If $f$ is positive, decreasing, and continuous on $[0,+\infty)$ show that $\int_0^\infty f(t)dt$ converges iff $\sum_{n=0}^\infty f(n)$ converges

Question

My Work:

Integrals take infinitely small steps to get from one term to the next, whereas in a series, the distance between each term must be some tangible value ($|x_n-x_{n-1}|\ge \epsilon$). Thus, in a decreasing positive and continuous function, the value of the series will always be greater than the value of the integral. Therefore, the integral will converge if and only if the series converges by the comparison principle.

My solution seems very basic, and not holistic. I do not feel that the answer is correct. If anyone could assist me in finding a solution that is more in depth, or show me the error in my logic, I would greatly appreciate it

Answer 1

There are two major pieces to this proof. I'll leave you to figure out how to use them (and how to show them.)

First, for any positive function $f$:

1. $\sum_{n=0}^\infty f(n)$ converges if and only if $g(m)=\sum_{n=0}^{m} f(n)$ is bounded.
2. $\int_{0}^\infty f(x)\,dx$ converges if and only of $g(x)=\int_{0}^x f(x)\,dx$ is bounded for $x\geq 0$.

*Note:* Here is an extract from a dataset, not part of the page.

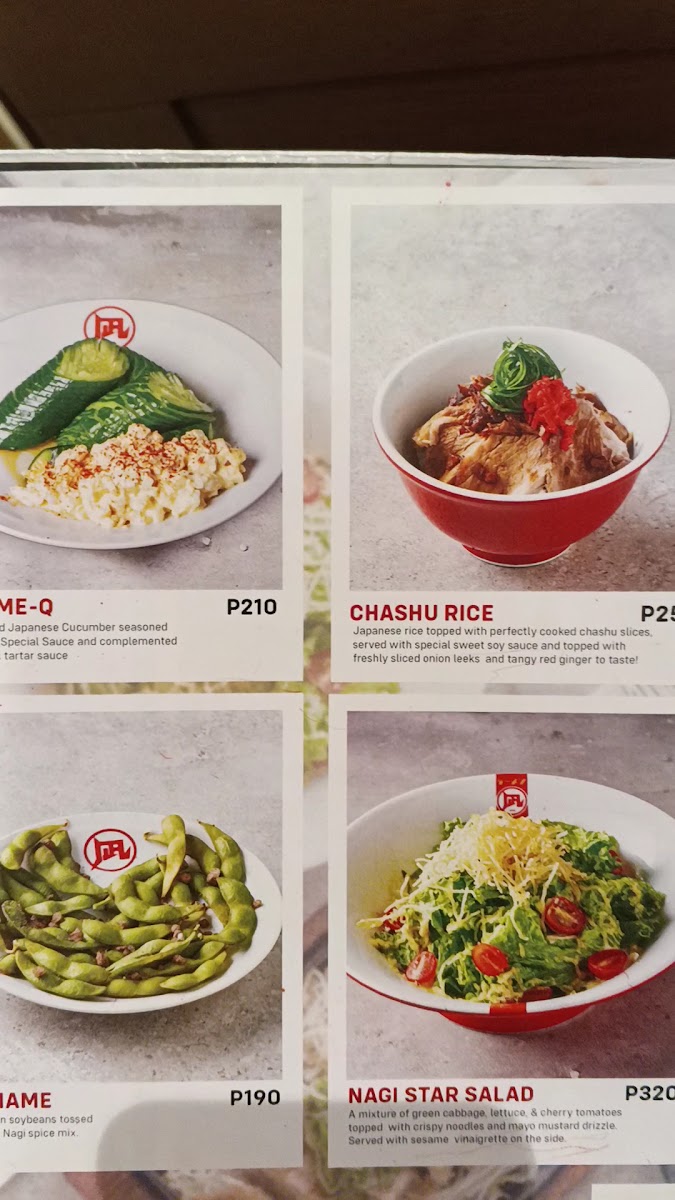 Ramen Nagi - Festival Mall Photo Menu 4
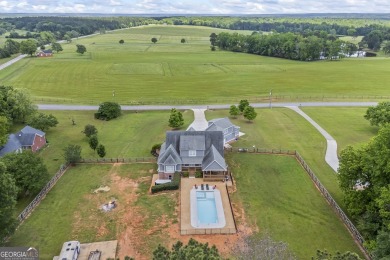 Custom mini-farm on 3.7 acres. All very large rooms in this 6 on Lane Creek Golf Club in Georgia - for sale on GolfHomes.com, golf home, golf lot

Second, if $f$ is decreasing: $$f(n)\leq \int_{n-1}^n f(x)\,dx \leq f(n-1)$$

Answer 2

For each positive integer, n, consider the rectangle with vertical sides at n-1 and n, base y= 0 and top y= f(n). You should be able to see that (1) the area of that rectangle is f(n) and (2) For every n, the top of that rectangle is below the graph of y= f(x) because f is decreasing.
So the sum of the areas of all those rectangles is less than the integral of f.

Now consider the rectangle with vertical sides at n and n+ 1, base y= 0 and top y= f(n). You should be able to see that (1) the area of the rectangle is f(n) and (2) for every n the top of that rectangle I above the graph of y= f(x).